▶ _AIM OF THE EXERCISE_
Render every line of the data below as a numbered list, leaving out the blank lines.

(Saved entries)

####################

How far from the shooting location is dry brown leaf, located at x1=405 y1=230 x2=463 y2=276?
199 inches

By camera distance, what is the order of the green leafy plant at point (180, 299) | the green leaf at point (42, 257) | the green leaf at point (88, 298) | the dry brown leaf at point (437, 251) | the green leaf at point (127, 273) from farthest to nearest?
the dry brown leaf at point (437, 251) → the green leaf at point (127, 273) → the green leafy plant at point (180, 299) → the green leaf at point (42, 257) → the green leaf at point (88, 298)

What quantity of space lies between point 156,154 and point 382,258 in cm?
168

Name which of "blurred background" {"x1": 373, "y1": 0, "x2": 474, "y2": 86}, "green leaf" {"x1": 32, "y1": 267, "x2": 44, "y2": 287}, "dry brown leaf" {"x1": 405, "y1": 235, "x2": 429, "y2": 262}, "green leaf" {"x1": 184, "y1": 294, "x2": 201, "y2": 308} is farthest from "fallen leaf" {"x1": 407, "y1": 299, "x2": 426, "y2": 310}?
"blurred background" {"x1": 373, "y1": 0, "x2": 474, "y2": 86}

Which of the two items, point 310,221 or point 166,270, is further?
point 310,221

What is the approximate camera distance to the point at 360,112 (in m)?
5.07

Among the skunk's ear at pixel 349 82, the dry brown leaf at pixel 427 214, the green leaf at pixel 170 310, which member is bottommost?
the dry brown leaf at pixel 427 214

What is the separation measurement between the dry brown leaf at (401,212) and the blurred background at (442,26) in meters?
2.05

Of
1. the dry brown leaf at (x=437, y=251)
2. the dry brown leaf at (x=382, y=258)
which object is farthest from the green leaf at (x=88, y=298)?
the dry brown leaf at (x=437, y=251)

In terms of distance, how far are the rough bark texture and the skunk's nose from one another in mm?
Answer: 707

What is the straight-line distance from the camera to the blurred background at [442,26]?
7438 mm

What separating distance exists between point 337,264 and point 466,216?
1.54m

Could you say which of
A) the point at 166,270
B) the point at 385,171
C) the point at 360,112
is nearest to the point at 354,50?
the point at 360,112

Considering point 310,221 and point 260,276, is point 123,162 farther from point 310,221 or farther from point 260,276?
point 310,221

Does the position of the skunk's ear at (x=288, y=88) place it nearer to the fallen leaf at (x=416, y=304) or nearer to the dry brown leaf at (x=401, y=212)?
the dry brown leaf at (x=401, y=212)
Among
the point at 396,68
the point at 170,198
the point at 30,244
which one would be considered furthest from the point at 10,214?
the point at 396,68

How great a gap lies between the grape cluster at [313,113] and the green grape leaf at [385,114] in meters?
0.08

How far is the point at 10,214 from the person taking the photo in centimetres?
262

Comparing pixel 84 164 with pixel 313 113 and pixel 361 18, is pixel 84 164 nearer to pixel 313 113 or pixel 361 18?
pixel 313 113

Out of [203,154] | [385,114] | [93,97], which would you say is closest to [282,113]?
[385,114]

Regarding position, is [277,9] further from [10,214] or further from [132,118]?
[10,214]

####################

▶ _FINISHED ANSWER_
1. How far from the shooting location is dry brown leaf, located at x1=405 y1=230 x2=463 y2=276?
2. 199 inches
3. By camera distance, what is the order of the green leafy plant at point (180, 299) | the green leaf at point (42, 257) | the green leaf at point (88, 298) | the dry brown leaf at point (437, 251) | the green leaf at point (127, 273) from farthest to nearest?
4. the dry brown leaf at point (437, 251) → the green leaf at point (127, 273) → the green leafy plant at point (180, 299) → the green leaf at point (42, 257) → the green leaf at point (88, 298)
5. What quantity of space lies between point 156,154 and point 382,258 in cm?
6. 168
7. Name which of "blurred background" {"x1": 373, "y1": 0, "x2": 474, "y2": 86}, "green leaf" {"x1": 32, "y1": 267, "x2": 44, "y2": 287}, "dry brown leaf" {"x1": 405, "y1": 235, "x2": 429, "y2": 262}, "green leaf" {"x1": 184, "y1": 294, "x2": 201, "y2": 308} is farthest from "fallen leaf" {"x1": 407, "y1": 299, "x2": 426, "y2": 310}?
8. "blurred background" {"x1": 373, "y1": 0, "x2": 474, "y2": 86}
9. Which of the two items, point 310,221 or point 166,270, is further?
10. point 310,221
11. What is the approximate camera distance to the point at 360,112 (in m)?
12. 5.07
13. Among the skunk's ear at pixel 349 82, the dry brown leaf at pixel 427 214, the green leaf at pixel 170 310, which member is bottommost?
14. the dry brown leaf at pixel 427 214
15. What is the separation measurement between the dry brown leaf at (401,212) and the blurred background at (442,26) in meters?
16. 2.05
17. Of
18. 1. the dry brown leaf at (x=437, y=251)
19. 2. the dry brown leaf at (x=382, y=258)
20. which object is farthest from the green leaf at (x=88, y=298)?
21. the dry brown leaf at (x=437, y=251)
22. In terms of distance, how far are the rough bark texture and the skunk's nose from one another in mm?
23. Answer: 707
24. What is the straight-line distance from the camera to the blurred background at [442,26]?
25. 7438 mm
26. What separating distance exists between point 337,264 and point 466,216?
27. 1.54m
28. Could you say which of
29. A) the point at 166,270
30. B) the point at 385,171
31. C) the point at 360,112
32. is nearest to the point at 354,50?
33. the point at 360,112
34. Considering point 310,221 and point 260,276, is point 123,162 farther from point 310,221 or farther from point 260,276?
35. point 310,221
36. Does the position of the skunk's ear at (x=288, y=88) place it nearer to the fallen leaf at (x=416, y=304) or nearer to the dry brown leaf at (x=401, y=212)?
37. the dry brown leaf at (x=401, y=212)
38. Among
39. the point at 396,68
40. the point at 170,198
41. the point at 30,244
42. which one would be considered furthest from the point at 10,214?
43. the point at 396,68
44. How great a gap lies between the grape cluster at [313,113] and the green grape leaf at [385,114] in meters?
45. 0.08
46. How far is the point at 10,214 from the person taking the photo in centimetres?
47. 262
48. Comparing pixel 84 164 with pixel 313 113 and pixel 361 18, is pixel 84 164 nearer to pixel 313 113 or pixel 361 18?
49. pixel 313 113
50. Out of [203,154] | [385,114] | [93,97], which would you say is closest to [282,113]?
51. [385,114]
52. Regarding position, is [277,9] further from [10,214] or further from [132,118]?
53. [10,214]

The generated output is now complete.